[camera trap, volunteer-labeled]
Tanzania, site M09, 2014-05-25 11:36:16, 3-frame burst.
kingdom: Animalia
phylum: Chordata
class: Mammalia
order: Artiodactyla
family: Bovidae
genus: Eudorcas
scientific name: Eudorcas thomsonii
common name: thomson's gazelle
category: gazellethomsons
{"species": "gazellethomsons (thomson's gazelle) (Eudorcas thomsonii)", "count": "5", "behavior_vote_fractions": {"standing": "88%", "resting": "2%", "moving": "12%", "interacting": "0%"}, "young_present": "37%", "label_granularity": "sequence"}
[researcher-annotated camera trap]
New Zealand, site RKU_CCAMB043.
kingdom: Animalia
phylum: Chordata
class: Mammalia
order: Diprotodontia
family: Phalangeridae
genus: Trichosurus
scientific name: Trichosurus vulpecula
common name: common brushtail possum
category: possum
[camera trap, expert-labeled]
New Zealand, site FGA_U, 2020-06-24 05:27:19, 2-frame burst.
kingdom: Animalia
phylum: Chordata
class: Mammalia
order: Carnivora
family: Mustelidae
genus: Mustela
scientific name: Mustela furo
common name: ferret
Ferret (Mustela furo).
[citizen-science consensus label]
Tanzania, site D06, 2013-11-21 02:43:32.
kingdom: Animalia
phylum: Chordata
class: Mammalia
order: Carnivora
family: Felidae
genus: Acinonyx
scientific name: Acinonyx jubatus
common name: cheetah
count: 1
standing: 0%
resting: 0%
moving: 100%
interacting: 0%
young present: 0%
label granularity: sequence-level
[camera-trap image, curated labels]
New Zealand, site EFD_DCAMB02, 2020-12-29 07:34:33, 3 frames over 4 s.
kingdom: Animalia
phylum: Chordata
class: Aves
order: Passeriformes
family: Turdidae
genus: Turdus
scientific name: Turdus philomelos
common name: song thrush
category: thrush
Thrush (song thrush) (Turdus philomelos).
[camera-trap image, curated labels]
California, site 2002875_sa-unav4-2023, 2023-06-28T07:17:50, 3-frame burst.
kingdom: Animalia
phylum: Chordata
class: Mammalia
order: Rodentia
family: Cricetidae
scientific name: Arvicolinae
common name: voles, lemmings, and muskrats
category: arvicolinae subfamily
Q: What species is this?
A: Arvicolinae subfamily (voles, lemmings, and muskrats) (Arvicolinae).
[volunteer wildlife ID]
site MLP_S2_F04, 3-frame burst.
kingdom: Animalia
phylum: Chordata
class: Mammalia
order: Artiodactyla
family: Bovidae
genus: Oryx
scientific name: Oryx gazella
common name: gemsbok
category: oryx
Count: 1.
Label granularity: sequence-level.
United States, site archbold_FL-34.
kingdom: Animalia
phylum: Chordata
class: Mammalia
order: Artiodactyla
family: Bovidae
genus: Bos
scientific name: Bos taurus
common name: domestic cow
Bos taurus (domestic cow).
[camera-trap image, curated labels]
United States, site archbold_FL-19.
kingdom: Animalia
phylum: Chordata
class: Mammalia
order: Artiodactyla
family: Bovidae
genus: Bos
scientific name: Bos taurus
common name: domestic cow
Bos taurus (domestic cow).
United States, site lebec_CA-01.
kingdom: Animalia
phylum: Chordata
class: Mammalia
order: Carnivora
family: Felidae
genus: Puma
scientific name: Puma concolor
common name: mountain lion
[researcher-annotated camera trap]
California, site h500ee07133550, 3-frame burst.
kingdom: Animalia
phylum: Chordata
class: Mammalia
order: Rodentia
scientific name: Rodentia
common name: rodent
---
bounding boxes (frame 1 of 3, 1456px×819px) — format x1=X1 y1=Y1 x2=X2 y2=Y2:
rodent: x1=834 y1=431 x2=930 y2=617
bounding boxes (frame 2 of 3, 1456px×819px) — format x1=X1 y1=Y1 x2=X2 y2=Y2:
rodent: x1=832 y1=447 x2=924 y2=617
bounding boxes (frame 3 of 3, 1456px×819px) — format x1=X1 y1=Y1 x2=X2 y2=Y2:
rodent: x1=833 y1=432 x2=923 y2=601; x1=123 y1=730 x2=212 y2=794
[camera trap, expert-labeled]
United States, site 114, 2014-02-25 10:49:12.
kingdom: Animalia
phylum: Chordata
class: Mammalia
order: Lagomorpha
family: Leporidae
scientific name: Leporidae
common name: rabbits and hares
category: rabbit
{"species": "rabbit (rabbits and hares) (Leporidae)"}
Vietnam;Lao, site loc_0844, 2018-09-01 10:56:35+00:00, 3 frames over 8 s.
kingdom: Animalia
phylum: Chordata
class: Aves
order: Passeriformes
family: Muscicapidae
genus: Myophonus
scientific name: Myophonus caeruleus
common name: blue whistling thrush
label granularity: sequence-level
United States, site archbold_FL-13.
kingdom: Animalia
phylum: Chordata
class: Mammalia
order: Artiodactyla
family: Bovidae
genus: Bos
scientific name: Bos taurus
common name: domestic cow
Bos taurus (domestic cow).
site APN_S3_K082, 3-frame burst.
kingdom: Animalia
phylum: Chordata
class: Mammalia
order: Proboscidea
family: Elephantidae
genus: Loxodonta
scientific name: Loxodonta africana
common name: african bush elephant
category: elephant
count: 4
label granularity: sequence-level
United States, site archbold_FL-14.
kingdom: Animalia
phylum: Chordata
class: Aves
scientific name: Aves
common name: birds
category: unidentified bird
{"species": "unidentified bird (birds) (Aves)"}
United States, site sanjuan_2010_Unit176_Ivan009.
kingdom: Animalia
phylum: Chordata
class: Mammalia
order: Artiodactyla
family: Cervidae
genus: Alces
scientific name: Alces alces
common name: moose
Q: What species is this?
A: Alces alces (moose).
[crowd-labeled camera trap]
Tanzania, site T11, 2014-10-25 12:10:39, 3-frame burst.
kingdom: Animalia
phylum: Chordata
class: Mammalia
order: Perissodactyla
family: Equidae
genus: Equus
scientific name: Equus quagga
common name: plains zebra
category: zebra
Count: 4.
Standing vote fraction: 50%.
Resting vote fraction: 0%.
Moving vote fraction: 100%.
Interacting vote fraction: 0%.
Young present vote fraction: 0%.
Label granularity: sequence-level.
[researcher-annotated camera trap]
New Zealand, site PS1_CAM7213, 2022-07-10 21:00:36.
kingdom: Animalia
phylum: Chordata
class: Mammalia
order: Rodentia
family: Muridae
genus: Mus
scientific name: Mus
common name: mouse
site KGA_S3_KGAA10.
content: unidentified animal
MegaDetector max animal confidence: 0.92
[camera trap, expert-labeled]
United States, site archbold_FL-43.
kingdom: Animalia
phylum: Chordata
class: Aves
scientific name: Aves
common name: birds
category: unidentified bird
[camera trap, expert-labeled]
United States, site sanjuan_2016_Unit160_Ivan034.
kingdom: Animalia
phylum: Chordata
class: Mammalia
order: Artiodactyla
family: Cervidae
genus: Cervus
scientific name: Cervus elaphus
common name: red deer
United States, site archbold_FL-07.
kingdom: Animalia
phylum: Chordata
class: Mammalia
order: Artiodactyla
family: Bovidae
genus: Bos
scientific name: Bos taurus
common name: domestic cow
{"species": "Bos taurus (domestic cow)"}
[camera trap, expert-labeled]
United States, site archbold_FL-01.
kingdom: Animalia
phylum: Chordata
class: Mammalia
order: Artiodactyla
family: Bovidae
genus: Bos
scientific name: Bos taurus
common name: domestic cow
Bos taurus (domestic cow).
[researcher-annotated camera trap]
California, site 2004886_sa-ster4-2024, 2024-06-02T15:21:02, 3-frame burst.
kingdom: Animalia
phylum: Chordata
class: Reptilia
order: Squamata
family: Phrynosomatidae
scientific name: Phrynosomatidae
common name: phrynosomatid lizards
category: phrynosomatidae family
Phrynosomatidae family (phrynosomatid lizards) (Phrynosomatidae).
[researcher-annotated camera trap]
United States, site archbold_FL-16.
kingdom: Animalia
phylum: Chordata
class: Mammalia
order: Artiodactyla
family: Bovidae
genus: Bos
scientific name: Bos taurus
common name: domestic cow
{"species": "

# # # # #

TASK DETAILS:
From the first line of the records above down to the line containing "category: gazellethomsons", repeat each line exactly as written. Include both of those lines and add nothing.

WRITTEN RESPONSE:
[camera trap, volunteer-labeled]
Tanzania, site M09, 2014-05-25 11:36:16, 3-frame burst.
kingdom: Animalia
phylum: Chordata
class: Mammalia
order: Artiodactyla
family: Bovidae
genus: Eudorcas
scientific name: Eudorcas thomsonii
common name: thomson's gazelle
category: gazellethomsons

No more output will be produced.